**QUOTED TEXT:**
In previous decades, moments of exception were presented as emergencies, justified by security concerns or confronting an existential threat to the state, and assumed to be temporary. But after 2013, the exception became the rule. There was no longer a temporal or legal distinction between "a normal" and an "exceptional” situation. The emergency law was not lifted but rather enshrined in the constitution. The exceptional courts were not abolished, but rather the regular judiciary was emptied of its functions to the point where it became an improved version of those courts.

This transformation was clearly evident in the legislative structure that followed 2013. Laws were no longer a tool for regulating rights or restraining power, but rather a tool for reshaping society according to the logic of absolute control. Laws such as the Civil Society Associations Law (No. 70 of 2017, then No. 149 of 2019) [10], the Anti-Terrorism Law (No. 94 of 2015) [11], and the Anti-Cybercrime Law (No. 175 of 2018) [12] were not designed to protect security or ensure stability, but rather to restrict civil society organizations, expand the powers of the executive branch, and criminalize expression, even in its symbolic or digital forms. [13]

The definition of "threat" was expanded to include anything that is inconsistent with the state's discourse. Article 2 of the Anti-Terrorism Law[14], for example, uses vague wording that allows for the inclusion of forms of peaceful dissent under the heading of terrorism, without requiring the intent to commit violence or the presence of a direct threat. Article 25 of the Anti-Cybercrime Law[15] used the phrase "violating family values" as broad term for criminalization, opening the door to prosecution of digital content even in the absence of actual harm or incitement to hatred.

**PROVIDED RECORDS:**
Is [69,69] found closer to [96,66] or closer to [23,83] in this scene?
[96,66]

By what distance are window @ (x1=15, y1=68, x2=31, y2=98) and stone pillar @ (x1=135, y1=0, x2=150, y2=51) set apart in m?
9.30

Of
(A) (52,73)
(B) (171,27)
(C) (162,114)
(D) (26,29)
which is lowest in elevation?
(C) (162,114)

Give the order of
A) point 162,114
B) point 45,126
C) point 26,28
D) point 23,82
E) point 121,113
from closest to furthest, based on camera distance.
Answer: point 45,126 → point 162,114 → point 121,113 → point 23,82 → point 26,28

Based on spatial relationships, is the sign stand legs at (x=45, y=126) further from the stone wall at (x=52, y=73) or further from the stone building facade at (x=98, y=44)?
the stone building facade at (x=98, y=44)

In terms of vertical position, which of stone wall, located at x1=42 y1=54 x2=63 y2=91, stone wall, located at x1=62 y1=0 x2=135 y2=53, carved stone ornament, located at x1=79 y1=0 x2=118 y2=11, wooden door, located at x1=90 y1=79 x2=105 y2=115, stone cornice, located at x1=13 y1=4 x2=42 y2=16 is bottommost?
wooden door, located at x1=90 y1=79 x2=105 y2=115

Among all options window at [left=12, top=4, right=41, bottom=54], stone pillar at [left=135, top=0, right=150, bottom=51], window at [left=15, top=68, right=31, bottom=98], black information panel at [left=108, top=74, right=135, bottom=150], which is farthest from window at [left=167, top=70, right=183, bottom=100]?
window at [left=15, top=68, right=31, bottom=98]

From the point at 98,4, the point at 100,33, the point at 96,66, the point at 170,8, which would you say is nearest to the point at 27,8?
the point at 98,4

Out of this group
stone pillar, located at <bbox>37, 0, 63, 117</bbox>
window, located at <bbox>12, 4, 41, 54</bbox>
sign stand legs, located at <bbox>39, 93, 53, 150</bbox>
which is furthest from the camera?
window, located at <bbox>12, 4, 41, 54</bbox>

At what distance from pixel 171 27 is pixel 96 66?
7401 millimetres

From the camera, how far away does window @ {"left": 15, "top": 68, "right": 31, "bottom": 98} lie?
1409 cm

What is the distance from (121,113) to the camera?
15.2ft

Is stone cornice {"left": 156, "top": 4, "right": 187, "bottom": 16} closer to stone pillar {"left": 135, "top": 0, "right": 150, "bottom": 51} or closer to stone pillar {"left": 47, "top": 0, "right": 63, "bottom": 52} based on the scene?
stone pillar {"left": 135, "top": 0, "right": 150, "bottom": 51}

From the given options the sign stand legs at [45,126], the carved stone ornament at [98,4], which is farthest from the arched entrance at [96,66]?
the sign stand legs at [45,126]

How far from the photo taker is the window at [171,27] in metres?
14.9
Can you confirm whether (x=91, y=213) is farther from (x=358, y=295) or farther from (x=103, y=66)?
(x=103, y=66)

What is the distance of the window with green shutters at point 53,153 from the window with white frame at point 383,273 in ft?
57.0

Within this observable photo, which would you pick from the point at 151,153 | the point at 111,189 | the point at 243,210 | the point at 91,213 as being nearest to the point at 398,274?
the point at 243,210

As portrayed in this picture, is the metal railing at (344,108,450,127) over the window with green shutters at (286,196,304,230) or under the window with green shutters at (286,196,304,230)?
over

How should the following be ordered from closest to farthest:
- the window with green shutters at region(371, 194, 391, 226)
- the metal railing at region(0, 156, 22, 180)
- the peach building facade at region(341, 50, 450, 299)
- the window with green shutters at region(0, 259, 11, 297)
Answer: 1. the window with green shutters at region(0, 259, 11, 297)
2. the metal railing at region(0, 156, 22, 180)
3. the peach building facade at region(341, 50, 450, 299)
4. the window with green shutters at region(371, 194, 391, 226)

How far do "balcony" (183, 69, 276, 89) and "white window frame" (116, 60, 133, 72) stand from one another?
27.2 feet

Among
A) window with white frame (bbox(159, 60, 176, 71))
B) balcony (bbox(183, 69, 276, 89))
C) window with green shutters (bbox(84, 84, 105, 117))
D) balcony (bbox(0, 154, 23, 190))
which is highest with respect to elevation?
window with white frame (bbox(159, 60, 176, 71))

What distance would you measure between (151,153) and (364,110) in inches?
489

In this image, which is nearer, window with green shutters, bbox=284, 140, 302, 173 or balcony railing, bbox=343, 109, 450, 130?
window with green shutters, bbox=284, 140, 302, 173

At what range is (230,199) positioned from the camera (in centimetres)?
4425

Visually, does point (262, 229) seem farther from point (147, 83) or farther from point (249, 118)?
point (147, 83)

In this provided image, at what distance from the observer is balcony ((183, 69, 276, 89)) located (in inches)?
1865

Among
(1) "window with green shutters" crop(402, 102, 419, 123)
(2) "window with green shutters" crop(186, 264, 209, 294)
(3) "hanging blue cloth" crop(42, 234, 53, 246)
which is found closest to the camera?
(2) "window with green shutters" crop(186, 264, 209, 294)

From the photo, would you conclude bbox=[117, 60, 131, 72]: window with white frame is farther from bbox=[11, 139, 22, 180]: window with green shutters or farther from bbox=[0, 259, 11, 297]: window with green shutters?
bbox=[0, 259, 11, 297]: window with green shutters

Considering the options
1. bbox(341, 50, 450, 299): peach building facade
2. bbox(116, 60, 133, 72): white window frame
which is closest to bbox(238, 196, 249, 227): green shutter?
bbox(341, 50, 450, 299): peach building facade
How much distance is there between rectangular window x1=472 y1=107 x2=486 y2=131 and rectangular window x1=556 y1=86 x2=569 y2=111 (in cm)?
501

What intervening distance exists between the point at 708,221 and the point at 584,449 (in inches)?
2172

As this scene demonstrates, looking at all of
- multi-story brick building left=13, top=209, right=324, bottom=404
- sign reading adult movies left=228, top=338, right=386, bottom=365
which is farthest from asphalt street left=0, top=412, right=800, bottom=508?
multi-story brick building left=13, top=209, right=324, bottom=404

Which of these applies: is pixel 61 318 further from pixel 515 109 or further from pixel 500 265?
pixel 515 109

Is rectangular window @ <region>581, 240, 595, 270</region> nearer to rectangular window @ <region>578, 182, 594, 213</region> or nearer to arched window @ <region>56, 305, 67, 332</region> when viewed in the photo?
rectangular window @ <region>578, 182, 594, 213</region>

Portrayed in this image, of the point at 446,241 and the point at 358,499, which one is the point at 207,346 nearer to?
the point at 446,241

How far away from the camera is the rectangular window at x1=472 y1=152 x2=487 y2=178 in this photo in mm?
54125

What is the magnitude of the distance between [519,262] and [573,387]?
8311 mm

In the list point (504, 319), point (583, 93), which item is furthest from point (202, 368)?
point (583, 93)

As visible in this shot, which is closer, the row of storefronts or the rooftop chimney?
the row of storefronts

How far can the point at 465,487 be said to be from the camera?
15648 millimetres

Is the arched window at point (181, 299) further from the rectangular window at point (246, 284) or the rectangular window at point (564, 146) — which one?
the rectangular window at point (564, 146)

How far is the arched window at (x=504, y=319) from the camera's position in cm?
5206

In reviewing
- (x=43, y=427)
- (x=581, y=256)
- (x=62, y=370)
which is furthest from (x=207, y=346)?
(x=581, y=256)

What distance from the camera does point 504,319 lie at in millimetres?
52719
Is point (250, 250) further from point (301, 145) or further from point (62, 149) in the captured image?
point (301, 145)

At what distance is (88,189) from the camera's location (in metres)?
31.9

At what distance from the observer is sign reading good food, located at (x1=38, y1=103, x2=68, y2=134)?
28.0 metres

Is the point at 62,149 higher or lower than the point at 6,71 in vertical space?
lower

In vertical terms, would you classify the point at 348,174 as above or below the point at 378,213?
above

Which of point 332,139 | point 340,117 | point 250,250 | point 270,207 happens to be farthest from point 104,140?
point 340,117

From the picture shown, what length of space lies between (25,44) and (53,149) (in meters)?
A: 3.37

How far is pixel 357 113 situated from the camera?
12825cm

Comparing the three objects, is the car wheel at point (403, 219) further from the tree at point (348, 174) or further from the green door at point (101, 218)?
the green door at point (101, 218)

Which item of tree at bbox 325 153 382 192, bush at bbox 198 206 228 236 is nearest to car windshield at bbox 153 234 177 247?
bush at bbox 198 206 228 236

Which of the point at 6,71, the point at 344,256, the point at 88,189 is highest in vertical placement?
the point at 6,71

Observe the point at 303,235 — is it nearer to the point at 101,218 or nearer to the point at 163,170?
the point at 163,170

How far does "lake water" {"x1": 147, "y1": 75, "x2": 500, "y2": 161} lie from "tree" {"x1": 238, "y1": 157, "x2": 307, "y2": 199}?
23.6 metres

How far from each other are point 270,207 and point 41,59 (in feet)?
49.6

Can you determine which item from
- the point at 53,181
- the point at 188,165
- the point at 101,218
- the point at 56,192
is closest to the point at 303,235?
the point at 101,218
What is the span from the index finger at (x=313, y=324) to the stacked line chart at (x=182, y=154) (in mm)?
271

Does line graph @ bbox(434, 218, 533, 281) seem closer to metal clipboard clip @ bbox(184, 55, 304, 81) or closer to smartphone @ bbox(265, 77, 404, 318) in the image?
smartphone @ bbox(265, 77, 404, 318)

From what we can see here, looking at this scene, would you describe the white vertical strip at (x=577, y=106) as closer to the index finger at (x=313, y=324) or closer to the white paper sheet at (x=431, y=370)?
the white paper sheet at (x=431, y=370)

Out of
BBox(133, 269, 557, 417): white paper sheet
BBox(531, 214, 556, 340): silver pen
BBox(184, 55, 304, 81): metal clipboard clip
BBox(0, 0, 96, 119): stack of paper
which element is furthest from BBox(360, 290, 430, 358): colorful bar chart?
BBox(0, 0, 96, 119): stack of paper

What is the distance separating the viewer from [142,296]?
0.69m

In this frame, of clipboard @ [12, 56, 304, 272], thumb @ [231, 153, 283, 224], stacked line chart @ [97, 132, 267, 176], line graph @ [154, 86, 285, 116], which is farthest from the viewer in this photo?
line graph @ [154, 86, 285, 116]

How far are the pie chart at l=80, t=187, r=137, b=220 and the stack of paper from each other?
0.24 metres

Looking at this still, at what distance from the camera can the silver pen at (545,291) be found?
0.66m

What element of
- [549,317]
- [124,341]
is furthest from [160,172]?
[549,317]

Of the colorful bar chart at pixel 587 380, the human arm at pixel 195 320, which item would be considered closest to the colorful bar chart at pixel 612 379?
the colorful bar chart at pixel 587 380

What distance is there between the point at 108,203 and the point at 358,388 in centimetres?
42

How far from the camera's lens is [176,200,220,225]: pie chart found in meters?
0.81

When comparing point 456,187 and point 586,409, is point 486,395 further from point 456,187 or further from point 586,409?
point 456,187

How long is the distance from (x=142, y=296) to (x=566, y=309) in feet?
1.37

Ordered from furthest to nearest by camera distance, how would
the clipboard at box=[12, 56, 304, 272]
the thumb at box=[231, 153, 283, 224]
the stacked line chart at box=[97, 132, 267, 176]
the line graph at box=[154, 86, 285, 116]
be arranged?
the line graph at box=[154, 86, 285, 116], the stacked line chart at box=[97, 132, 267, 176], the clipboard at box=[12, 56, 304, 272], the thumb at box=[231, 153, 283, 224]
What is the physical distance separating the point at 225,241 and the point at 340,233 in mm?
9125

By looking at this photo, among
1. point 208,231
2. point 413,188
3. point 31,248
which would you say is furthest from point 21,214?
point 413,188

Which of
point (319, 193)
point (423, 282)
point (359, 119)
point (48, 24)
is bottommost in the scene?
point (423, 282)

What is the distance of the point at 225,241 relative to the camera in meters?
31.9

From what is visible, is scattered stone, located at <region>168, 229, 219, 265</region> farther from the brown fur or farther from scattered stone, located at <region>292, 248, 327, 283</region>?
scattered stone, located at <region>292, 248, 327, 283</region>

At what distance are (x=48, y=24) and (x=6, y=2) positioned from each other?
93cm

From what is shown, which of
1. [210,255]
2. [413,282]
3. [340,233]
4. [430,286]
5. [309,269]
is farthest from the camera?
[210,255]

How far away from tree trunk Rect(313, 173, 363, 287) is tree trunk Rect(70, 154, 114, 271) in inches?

**TO DO:**
1. List every law that the text above on law after 2013 names, with the number and year the text gives for each.
2. Does each statement agree with the text above on law after 2013? Answer yes or no for each, and quote the words that decide it.
(a) After 2013, laws became a tool for reshaping society.
(b) The emergency law was lifted after 2013.
(c) Article 2 of the Anti-Terrorism Law requires the intent to commit violence.

**THE RESPONSES:**
1.
- Civil Society Associations Law (No. 70 of 2017, then No. 149 of 2019)
- Anti-Terrorism Law (No. 94 of 2015)
- Anti-Cybercrime Law (No. 175 of 2018)

2.
(a) Yes: "a tool for reshaping society according to the logic of absolute control"
(b) No: "The emergency law was not lifted but rather enshrined in the constitution."
(c) No: "without requiring the intent to commit violence or the presence of a direct threat"